*** Data
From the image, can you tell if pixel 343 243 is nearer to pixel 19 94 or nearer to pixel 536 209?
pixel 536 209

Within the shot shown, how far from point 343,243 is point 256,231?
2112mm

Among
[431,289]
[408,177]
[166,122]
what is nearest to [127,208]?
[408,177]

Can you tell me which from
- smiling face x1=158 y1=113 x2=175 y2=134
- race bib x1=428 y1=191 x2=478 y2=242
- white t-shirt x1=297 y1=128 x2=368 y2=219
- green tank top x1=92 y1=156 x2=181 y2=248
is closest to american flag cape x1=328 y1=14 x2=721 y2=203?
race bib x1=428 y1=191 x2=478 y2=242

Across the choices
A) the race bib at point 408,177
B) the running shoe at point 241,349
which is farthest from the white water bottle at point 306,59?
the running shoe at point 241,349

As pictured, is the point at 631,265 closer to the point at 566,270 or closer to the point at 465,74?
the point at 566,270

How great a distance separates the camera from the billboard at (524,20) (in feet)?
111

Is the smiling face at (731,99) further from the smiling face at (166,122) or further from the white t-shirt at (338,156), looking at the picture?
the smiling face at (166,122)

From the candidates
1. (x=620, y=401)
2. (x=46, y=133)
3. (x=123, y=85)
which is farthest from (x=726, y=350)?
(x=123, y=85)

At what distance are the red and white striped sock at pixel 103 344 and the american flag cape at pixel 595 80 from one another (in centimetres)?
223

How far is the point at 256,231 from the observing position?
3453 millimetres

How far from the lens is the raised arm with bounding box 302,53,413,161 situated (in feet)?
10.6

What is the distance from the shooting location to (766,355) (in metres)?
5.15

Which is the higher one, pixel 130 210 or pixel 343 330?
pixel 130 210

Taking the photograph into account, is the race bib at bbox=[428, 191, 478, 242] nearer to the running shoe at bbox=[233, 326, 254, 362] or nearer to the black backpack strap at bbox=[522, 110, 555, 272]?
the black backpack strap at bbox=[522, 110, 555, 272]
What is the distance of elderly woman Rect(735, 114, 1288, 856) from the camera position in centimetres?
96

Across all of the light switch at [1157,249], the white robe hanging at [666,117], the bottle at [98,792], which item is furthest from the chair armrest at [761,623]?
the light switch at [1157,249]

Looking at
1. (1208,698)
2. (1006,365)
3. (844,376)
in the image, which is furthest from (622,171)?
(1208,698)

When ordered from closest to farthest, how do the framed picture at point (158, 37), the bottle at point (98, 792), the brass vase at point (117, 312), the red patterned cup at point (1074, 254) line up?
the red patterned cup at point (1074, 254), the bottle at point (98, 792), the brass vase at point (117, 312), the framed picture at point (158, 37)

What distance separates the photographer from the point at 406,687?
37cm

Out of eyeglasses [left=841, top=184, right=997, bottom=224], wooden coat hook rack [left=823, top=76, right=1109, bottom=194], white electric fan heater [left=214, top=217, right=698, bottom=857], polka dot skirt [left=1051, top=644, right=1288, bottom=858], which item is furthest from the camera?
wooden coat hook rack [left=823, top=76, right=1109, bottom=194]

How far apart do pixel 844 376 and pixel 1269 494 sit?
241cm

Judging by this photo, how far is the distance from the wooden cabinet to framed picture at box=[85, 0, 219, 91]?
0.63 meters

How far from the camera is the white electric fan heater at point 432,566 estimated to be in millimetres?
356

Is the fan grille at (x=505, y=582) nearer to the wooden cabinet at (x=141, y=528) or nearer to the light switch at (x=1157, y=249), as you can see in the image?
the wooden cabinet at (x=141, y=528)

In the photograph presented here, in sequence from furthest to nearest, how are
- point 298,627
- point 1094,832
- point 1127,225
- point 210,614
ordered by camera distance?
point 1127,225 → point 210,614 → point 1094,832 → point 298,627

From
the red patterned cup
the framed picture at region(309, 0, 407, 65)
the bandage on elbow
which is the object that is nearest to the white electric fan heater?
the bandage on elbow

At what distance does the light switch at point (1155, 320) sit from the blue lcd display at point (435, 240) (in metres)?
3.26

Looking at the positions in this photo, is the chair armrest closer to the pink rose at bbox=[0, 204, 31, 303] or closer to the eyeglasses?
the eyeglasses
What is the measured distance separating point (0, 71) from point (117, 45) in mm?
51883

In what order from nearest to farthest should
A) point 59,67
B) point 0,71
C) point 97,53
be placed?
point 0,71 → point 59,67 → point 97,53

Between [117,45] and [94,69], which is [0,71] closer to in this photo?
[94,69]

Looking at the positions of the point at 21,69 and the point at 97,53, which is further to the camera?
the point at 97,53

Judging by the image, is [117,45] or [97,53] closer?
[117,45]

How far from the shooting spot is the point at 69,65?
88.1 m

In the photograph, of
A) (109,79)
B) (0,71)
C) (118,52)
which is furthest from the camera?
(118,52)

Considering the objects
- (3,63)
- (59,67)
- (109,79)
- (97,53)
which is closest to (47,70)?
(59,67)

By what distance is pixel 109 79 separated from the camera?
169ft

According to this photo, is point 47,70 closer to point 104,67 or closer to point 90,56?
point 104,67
******
▸ Your task
Restate the listing above word for word.

▸ Exercise solution
From the image, can you tell if pixel 343 243 is nearer to pixel 19 94 or nearer to pixel 536 209?
pixel 536 209

Within the shot shown, how far from point 343,243 is point 256,231?
2112mm

Among
[431,289]
[408,177]
[166,122]
what is nearest to [127,208]?
[408,177]

Can you tell me which from
- smiling face x1=158 y1=113 x2=175 y2=134
- race bib x1=428 y1=191 x2=478 y2=242
- white t-shirt x1=297 y1=128 x2=368 y2=219
- green tank top x1=92 y1=156 x2=181 y2=248
is closest to american flag cape x1=328 y1=14 x2=721 y2=203?
race bib x1=428 y1=191 x2=478 y2=242

Across the choices
A) the race bib at point 408,177
B) the running shoe at point 241,349
which is farthest from the white water bottle at point 306,59?
the running shoe at point 241,349

As pictured, is the point at 631,265 closer to the point at 566,270 or closer to the point at 465,74?
the point at 566,270

How great a distance separates the camera from the billboard at (524,20) (in feet)?
111

Is the smiling face at (731,99) further from the smiling face at (166,122) or further from the white t-shirt at (338,156), looking at the picture?
the smiling face at (166,122)

From the candidates
1. (x=620, y=401)
2. (x=46, y=133)
3. (x=123, y=85)
which is farthest from (x=726, y=350)?
(x=123, y=85)

At what distance are the red and white striped sock at pixel 103 344 and the american flag cape at pixel 595 80 from one another (in centimetres)?
223

How far is the point at 256,231 from the observing position?
3453 millimetres

How far from the lens is the raised arm with bounding box 302,53,413,161 situated (in feet)?
10.6

What is the distance from the shooting location to (766,355) (in metres)?
5.15

Which is the higher one, pixel 130 210 or pixel 343 330?
pixel 130 210

Taking the photograph into account, is the race bib at bbox=[428, 191, 478, 242] nearer to the running shoe at bbox=[233, 326, 254, 362] or nearer to the black backpack strap at bbox=[522, 110, 555, 272]?
the black backpack strap at bbox=[522, 110, 555, 272]
What is the distance of elderly woman Rect(735, 114, 1288, 856) from the camera position in centimetres?
96

Across all of the light switch at [1157,249], the white robe hanging at [666,117], the bottle at [98,792], which item is furthest from the chair armrest at [761,623]?
the light switch at [1157,249]

Looking at
1. (1208,698)
2. (1006,365)
3. (844,376)
in the image, which is furthest from (622,171)?
(1208,698)

When ordered from closest to farthest, how do the framed picture at point (158, 37), the bottle at point (98, 792), the brass vase at point (117, 312), the red patterned cup at point (1074, 254) line up?
the red patterned cup at point (1074, 254), the bottle at point (98, 792), the brass vase at point (117, 312), the framed picture at point (158, 37)

What distance separates the photographer from the point at 406,687?
37cm

Out of eyeglasses [left=841, top=184, right=997, bottom=224], wooden coat hook rack [left=823, top=76, right=1109, bottom=194], white electric fan heater [left=214, top=217, right=698, bottom=857], polka dot skirt [left=1051, top=644, right=1288, bottom=858], which item is furthest from the camera?
wooden coat hook rack [left=823, top=76, right=1109, bottom=194]

How far apart do pixel 844 376 and pixel 1269 494 sit?
241cm

Judging by this photo, how far is the distance from the wooden cabinet to framed picture at box=[85, 0, 219, 91]?
0.63 meters

How far from the camera is the white electric fan heater at point 432,566 estimated to be in millimetres?
356

Is the fan grille at (x=505, y=582) nearer to the wooden cabinet at (x=141, y=528) or nearer to the light switch at (x=1157, y=249), as you can see in the image?
the wooden cabinet at (x=141, y=528)

In the photograph presented here, in sequence from furthest to nearest, how are
- point 298,627
- point 1094,832
- point 1127,225
- point 210,614
ordered by camera distance?
point 1127,225 → point 210,614 → point 1094,832 → point 298,627

From
the red patterned cup
the framed picture at region(309, 0, 407, 65)
the bandage on elbow
which is the object that is nearest to the white electric fan heater?
the bandage on elbow

At what distance does the light switch at point (1155, 320) sit from the blue lcd display at point (435, 240) (in metres)?
3.26

Looking at the positions in this photo, is the chair armrest closer to the pink rose at bbox=[0, 204, 31, 303] or closer to the eyeglasses?
the eyeglasses
What is the measured distance separating point (0, 71) from point (117, 45) in mm?
51883

In what order from nearest to farthest should
A) point 59,67
B) point 0,71
C) point 97,53
be placed?
point 0,71 → point 59,67 → point 97,53

Between [117,45] and [94,69], which is [0,71] closer to in this photo?
[94,69]

Looking at the positions of the point at 21,69 and the point at 97,53, which is further to the camera?
the point at 97,53

Judging by the image, is [117,45] or [97,53] closer?
[117,45]

How far from the shooting spot is the point at 69,65?
88.1 m

In the photograph, of
A) (109,79)
B) (0,71)
C) (118,52)
which is furthest from the camera?
(118,52)

Considering the objects
- (3,63)
- (59,67)
- (109,79)
- (97,53)
which is closest to (47,70)?
(59,67)

By what distance is pixel 109 79 separated from the camera?
169ft

According to this photo, is point 47,70 closer to point 104,67 or closer to point 90,56?
point 104,67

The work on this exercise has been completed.